Robert Half (RHI 0.16%) posted its latest earnings release shortly after the market closed on Tuesday, and the following day, its stock suffered a hangover. It closed down by nearly 6% in price on Wednesday, which was notable since the bellwether S&P 500 index traded sideways across that session.
One of the most durable and well-known companies in the staffing services industry, Robert Half, wasn't looking very impressive with its second-quarter numbers. It earned revenue of slightly under $1.64 billion and netted a profit of $106 million ($1 per share) under generally accepted accounting principles (GAAP) standards. Both were down from the second-quarter 2022 results of $1.86 billion and $176 million, respectively.
Compounding the twin declines, both headline figures failed to meet the average analyst estimates. Prognosticators following Robert Half were, on average, forecasting $1.69 billion on the top line and $1.13 per share for GAAP net income.

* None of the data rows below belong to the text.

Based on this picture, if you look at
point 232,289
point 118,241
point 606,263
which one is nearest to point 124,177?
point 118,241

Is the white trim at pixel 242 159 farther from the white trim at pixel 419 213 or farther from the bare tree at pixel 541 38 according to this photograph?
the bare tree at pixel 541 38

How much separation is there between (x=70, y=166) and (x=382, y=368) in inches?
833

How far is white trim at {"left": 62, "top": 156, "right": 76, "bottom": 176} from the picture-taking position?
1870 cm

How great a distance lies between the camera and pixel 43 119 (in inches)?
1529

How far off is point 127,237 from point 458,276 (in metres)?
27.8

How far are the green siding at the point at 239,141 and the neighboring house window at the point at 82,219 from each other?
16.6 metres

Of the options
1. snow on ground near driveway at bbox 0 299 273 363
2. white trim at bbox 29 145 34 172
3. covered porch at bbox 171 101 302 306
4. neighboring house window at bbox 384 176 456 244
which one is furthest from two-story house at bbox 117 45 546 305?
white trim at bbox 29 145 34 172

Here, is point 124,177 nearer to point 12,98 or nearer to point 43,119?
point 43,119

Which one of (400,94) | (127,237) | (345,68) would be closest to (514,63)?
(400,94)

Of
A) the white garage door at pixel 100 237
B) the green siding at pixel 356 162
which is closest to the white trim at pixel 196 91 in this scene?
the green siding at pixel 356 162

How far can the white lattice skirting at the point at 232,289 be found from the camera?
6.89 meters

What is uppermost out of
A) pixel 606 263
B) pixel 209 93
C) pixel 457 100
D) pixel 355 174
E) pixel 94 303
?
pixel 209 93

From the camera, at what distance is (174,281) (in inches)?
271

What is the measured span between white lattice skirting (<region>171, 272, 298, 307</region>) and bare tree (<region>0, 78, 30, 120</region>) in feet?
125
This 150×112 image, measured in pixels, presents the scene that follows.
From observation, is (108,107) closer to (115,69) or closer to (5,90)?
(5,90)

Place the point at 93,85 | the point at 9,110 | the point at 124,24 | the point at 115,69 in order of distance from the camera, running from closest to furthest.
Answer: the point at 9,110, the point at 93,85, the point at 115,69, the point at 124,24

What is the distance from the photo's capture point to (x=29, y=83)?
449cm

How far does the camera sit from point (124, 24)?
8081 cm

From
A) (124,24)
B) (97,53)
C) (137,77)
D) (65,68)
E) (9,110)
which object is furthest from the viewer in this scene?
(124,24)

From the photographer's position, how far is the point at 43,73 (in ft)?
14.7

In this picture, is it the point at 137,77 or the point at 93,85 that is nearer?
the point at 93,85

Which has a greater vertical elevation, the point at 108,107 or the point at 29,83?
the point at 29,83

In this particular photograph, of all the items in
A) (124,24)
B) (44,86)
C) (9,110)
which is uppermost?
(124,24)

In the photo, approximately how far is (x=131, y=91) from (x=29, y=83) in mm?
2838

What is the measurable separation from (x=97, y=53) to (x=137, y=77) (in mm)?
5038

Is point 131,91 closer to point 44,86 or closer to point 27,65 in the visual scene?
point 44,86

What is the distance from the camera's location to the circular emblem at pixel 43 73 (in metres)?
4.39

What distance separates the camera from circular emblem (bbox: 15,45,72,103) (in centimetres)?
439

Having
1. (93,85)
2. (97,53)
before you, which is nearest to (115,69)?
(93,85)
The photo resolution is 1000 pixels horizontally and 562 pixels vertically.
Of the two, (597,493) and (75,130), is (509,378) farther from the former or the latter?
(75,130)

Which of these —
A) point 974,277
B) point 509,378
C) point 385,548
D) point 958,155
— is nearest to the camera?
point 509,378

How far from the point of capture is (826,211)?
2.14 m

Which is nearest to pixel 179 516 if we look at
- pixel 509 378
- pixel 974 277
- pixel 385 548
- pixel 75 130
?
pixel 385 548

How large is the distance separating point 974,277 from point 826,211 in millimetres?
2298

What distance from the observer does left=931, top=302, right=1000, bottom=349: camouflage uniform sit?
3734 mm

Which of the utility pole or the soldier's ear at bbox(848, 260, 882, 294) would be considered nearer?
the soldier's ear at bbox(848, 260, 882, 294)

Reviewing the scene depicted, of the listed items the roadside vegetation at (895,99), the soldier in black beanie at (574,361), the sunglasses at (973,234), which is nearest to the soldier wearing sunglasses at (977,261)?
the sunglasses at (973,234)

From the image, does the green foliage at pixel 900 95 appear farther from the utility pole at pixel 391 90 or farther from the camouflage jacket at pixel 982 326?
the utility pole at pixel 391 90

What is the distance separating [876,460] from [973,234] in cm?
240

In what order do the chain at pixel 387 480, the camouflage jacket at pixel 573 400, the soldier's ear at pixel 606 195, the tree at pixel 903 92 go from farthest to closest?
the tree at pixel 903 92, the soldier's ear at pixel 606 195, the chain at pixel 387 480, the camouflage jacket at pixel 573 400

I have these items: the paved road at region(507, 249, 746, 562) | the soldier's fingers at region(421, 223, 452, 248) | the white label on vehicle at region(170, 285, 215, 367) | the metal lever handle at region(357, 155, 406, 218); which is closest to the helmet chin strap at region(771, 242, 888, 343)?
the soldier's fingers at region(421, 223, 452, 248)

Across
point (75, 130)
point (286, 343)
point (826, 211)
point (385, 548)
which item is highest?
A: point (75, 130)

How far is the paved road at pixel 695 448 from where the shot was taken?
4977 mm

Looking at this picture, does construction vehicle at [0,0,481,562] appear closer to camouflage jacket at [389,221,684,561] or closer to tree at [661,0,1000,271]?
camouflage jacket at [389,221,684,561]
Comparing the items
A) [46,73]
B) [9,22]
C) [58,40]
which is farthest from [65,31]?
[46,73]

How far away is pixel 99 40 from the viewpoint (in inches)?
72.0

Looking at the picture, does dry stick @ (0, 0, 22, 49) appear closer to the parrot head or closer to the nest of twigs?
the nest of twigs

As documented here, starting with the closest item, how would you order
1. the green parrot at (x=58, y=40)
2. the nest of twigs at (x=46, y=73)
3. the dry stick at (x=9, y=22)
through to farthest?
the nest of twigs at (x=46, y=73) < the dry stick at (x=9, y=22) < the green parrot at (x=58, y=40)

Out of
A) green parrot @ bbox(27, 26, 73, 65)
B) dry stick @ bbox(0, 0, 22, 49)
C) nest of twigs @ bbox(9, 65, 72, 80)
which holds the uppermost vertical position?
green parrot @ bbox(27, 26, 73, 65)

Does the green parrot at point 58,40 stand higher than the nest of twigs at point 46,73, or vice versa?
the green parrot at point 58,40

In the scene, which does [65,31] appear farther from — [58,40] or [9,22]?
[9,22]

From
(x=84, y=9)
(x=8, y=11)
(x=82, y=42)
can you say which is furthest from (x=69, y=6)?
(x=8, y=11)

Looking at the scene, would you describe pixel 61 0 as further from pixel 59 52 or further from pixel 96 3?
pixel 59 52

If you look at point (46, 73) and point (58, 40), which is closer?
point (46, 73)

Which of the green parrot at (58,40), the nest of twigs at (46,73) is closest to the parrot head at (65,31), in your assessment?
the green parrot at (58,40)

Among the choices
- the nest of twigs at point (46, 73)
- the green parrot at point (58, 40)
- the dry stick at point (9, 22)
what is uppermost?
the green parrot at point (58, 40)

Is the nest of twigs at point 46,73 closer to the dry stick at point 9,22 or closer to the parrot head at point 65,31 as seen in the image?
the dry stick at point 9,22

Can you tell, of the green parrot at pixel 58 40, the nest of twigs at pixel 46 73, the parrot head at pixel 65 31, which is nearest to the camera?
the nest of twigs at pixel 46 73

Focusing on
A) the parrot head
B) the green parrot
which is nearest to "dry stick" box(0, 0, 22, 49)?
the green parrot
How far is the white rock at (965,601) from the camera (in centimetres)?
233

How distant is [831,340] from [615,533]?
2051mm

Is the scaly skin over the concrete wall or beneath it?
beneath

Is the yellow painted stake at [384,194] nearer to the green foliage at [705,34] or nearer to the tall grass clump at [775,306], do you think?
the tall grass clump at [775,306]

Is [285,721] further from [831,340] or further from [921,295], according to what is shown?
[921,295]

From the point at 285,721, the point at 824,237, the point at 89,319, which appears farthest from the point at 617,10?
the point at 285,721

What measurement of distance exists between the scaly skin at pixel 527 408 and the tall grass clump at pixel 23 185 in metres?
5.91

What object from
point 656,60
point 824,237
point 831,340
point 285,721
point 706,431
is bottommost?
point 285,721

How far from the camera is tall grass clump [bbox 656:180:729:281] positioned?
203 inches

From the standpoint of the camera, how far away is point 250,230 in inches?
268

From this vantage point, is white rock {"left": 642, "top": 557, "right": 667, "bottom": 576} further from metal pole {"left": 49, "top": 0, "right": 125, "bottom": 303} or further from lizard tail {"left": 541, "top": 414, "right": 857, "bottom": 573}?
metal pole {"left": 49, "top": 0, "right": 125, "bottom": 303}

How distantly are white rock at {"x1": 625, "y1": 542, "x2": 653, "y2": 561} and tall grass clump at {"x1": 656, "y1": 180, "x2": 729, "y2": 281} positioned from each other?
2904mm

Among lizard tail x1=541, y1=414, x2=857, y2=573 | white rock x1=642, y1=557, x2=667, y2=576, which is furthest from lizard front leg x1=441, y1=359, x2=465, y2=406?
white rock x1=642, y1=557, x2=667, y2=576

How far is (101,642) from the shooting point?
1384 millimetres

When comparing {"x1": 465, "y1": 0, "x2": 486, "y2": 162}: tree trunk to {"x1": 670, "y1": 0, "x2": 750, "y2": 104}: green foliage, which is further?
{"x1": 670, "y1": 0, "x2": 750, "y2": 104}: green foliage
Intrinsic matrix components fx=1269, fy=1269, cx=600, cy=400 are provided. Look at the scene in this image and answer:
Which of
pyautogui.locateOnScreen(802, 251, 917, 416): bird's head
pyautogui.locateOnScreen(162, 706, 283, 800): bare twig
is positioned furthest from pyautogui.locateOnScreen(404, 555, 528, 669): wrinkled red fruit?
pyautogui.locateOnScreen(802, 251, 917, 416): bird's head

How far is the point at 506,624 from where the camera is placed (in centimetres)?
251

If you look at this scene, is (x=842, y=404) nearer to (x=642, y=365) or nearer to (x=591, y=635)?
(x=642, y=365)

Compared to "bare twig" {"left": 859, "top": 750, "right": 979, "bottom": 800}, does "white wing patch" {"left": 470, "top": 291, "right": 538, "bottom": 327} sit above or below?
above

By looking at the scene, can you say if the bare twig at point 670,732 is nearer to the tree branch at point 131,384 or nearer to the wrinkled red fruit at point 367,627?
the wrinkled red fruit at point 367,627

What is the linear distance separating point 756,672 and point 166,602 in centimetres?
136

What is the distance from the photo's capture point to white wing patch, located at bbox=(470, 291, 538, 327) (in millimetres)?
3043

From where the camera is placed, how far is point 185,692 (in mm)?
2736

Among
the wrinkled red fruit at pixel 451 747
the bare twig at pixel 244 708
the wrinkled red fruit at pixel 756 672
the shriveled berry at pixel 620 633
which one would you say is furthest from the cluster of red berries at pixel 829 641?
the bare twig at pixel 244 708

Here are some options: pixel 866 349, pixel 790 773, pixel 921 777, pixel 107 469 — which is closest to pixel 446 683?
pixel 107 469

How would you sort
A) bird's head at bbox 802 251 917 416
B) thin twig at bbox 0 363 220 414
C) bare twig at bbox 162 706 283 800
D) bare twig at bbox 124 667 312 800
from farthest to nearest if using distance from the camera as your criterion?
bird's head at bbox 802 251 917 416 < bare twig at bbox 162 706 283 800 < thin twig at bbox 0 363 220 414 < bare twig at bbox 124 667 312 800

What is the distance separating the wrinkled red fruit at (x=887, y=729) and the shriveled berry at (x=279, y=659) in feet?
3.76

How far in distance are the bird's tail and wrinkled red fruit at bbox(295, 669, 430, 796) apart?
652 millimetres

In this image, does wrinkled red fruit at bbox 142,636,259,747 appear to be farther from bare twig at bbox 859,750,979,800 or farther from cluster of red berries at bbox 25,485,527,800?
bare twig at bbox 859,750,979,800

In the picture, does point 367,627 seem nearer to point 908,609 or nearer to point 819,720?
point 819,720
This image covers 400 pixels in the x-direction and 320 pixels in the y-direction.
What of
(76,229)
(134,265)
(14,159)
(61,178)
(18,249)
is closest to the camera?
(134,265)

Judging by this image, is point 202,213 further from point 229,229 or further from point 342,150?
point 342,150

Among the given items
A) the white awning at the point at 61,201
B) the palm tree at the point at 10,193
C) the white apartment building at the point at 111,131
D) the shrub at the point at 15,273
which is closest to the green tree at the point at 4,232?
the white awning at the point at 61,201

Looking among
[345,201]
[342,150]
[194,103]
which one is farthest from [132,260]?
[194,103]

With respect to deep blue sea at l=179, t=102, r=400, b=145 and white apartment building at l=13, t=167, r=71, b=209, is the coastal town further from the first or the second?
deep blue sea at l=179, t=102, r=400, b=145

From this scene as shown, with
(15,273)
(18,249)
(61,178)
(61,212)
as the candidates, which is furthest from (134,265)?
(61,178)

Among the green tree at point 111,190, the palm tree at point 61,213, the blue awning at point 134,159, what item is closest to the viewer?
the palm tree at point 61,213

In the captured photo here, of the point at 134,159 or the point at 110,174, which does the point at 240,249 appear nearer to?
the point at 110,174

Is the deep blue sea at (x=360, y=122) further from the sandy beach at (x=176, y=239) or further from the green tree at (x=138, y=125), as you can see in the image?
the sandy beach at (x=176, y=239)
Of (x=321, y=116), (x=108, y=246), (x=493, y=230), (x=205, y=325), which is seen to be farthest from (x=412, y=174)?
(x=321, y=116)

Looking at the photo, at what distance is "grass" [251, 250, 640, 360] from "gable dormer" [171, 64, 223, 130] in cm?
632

In the earnings release, Robert Half pointed the finger of blame at "elongated" hiring cycles by clients. This arose from widespread macroeconomic uncertainty. In such times, companies tend to be more hesitant to hire new workers.
Yet, Robert Half still managed to sound a bullish note or two about the current state of its business and its looming future.
It quoted CEO M. Keith Waddell as saying, "Pricing and gross margins remain strong, demonstrating the value-added benefit we deliver for our clients. We remain confident that we are well positioned to benefit significantly as the macro landscape improves."
The company did not, however, proffer guidance for future periods in the earnings release.